DOCUMENT EXCERPT:
....
[Corpora-List] Mann-Whitney ranks test

From: Don Hardy (Don.Hardy@Colostate.edu)
Date: Mon Nov 22 2004 - 23:15:01 MET

  • Next message: Gaël Dias: "[Corpora-List] Benchmark for Topic Segmentation Evaluation"

    Hi, everyone:

    Can anyone advise me as to the use of the Mann-Whitney ranks test to
    determine lexical differences between a homogeneous collection (such as
    about 260,000 words of a single author) and a heterogeneous corpus (such
    as the fiction subcorpora of the Brown Corpus)? Or perhaps can anyone
    point me in the direction of a good resource that discusses the issue?
....
DATA SHOWN:
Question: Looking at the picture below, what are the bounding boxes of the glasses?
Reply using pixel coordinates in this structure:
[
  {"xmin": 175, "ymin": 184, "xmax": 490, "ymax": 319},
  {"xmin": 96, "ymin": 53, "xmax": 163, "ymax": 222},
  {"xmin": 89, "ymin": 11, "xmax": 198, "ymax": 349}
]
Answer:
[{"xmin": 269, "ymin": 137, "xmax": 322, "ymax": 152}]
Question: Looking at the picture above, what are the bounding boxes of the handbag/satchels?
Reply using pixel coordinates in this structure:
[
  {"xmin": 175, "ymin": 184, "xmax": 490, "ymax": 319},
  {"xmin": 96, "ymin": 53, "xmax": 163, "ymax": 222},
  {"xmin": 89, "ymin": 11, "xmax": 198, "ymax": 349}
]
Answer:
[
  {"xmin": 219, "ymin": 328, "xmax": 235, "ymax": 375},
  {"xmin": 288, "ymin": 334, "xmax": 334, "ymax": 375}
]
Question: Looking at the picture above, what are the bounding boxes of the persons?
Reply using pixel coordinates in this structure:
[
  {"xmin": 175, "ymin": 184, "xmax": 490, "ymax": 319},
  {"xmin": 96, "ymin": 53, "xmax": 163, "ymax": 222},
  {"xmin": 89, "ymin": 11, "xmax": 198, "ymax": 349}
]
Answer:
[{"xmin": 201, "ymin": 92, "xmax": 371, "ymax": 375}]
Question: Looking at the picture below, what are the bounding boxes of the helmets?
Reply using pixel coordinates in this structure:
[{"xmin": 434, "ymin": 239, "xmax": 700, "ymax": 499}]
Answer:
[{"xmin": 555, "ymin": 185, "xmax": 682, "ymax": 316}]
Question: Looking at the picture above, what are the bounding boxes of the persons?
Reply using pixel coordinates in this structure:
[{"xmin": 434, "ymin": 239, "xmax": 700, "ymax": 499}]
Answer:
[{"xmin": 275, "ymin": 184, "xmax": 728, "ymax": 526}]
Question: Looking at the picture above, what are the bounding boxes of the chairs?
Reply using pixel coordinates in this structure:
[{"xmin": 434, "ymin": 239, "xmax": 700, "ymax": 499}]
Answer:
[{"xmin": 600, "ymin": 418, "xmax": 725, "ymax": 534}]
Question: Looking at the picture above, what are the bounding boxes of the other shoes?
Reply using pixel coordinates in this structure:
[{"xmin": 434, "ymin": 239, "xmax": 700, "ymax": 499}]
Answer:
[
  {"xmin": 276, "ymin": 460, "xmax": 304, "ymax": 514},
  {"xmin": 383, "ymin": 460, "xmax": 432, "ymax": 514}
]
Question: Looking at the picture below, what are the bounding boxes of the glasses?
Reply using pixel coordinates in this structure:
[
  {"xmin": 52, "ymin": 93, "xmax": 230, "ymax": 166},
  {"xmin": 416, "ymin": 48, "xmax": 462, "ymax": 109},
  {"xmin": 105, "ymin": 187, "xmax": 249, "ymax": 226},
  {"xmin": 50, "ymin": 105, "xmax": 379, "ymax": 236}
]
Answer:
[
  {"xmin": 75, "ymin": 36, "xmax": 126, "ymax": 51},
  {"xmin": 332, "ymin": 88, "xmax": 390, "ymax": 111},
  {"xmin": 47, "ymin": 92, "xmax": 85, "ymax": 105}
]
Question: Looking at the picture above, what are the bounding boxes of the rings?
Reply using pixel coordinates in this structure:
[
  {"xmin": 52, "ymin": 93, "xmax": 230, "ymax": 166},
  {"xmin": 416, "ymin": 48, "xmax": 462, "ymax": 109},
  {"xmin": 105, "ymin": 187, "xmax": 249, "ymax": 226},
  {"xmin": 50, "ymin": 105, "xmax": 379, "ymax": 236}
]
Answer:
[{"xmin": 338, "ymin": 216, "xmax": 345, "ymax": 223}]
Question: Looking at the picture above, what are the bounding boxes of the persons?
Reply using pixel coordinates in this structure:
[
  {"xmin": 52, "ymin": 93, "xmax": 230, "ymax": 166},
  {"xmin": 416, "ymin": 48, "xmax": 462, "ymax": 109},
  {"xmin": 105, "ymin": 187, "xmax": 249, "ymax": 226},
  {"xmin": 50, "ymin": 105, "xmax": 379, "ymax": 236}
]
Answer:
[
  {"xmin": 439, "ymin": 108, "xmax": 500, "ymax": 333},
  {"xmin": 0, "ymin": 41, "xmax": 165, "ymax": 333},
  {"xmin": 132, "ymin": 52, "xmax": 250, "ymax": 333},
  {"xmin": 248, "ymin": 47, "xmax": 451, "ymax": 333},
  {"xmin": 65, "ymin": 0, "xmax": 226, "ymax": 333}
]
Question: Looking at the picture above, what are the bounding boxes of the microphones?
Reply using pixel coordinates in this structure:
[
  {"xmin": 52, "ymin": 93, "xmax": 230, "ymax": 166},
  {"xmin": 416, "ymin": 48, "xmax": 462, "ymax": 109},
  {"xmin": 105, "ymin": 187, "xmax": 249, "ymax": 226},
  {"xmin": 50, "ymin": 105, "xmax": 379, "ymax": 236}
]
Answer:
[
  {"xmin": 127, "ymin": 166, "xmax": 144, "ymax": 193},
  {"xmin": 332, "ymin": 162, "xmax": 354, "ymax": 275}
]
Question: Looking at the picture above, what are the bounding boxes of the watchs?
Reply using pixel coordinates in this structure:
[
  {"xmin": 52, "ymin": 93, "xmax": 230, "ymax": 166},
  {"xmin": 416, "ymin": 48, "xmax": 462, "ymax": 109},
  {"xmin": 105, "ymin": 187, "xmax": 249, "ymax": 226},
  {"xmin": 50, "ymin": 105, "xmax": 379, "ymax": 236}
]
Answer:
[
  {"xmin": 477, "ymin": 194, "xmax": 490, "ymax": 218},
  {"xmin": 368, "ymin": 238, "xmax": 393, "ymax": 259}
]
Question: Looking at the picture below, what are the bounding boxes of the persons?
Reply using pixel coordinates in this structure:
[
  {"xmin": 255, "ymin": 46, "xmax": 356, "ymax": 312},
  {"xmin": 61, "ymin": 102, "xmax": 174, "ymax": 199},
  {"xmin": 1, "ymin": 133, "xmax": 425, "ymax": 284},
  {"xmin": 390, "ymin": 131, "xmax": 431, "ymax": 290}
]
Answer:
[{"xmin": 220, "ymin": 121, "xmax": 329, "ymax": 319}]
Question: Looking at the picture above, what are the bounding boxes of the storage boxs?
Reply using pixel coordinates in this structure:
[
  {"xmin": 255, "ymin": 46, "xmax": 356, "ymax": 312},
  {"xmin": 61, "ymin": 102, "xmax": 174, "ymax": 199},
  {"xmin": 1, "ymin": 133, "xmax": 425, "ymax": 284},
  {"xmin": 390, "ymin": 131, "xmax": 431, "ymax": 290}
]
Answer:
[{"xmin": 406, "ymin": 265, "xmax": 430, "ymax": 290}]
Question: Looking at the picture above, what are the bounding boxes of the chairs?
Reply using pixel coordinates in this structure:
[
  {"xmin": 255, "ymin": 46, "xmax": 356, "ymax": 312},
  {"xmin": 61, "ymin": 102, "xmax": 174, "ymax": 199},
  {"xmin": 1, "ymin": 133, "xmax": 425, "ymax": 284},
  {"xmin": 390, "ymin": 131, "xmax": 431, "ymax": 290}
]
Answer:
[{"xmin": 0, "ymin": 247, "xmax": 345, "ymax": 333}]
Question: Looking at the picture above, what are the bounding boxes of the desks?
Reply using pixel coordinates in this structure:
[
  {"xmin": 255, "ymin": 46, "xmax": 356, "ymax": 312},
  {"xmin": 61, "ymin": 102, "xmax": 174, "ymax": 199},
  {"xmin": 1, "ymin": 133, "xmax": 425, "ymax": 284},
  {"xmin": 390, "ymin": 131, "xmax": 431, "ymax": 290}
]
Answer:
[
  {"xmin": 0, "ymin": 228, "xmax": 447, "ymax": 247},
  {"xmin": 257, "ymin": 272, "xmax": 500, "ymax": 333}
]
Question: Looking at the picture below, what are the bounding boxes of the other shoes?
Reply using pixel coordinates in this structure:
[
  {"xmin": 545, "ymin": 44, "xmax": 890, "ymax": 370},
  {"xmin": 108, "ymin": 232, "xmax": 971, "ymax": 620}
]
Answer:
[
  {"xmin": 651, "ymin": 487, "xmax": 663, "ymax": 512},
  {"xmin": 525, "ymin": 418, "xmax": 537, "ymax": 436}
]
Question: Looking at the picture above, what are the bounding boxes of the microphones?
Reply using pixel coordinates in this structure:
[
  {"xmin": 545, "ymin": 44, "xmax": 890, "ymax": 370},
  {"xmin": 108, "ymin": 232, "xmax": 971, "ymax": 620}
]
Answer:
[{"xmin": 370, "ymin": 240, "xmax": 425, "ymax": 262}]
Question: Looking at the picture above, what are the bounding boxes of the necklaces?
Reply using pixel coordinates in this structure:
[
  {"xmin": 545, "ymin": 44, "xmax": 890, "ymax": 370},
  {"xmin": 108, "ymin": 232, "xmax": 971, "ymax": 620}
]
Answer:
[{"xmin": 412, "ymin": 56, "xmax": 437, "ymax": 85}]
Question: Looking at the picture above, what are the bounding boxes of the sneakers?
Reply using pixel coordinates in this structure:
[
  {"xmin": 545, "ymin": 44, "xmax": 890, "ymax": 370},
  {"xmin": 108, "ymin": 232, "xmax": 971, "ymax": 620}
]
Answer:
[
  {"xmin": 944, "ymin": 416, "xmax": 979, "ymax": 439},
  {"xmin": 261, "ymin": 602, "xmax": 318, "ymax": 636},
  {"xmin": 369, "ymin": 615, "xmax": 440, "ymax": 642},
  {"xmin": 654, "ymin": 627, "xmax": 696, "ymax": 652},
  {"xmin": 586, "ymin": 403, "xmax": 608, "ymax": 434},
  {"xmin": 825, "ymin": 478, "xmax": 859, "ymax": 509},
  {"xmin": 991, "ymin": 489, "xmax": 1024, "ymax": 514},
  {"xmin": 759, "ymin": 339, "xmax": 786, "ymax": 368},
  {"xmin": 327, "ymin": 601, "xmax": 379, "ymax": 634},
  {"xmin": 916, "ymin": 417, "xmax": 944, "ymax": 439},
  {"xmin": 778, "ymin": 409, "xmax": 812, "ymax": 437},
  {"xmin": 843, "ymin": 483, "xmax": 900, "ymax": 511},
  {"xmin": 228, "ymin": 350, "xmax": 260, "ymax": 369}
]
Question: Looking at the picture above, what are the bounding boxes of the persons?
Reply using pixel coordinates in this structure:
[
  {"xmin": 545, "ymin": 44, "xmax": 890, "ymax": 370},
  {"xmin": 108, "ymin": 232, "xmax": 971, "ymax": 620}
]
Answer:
....
LIST OF TASKS:
a) In the Mann-Whitney post, list every field label that is followed by a colon in the header lines before the greeting.
b) From the Mann-Whitney post, write out the passage from "From: Don Hardy" up to and including "discusses the issue?".
c) In the Mann-Whitney post, roughly how many words does the example single-author collection contain?

OUTPUTS BY TASK:
a)
From
Date
Next message

b)
From: Don Hardy (Don.Hardy@Colostate.edu)
Date: Mon Nov 22 2004 - 23:15:01 MET

  • Next message: Gaël Dias: "[Corpora-List] Benchmark for Topic Segmentation Evaluation"

    Hi, everyone:

    Can anyone advise me as to the use of the Mann-Whitney ranks test to
    determine lexical differences between a homogeneous collection (such as
    about 260,000 words of a single author) and a heterogeneous corpus (such
    as the fiction subcorpora of the Brown Corpus)? Or perhaps can anyone
    point me in the direction of a good resource that discusses the issue?

c) About 260,000 words.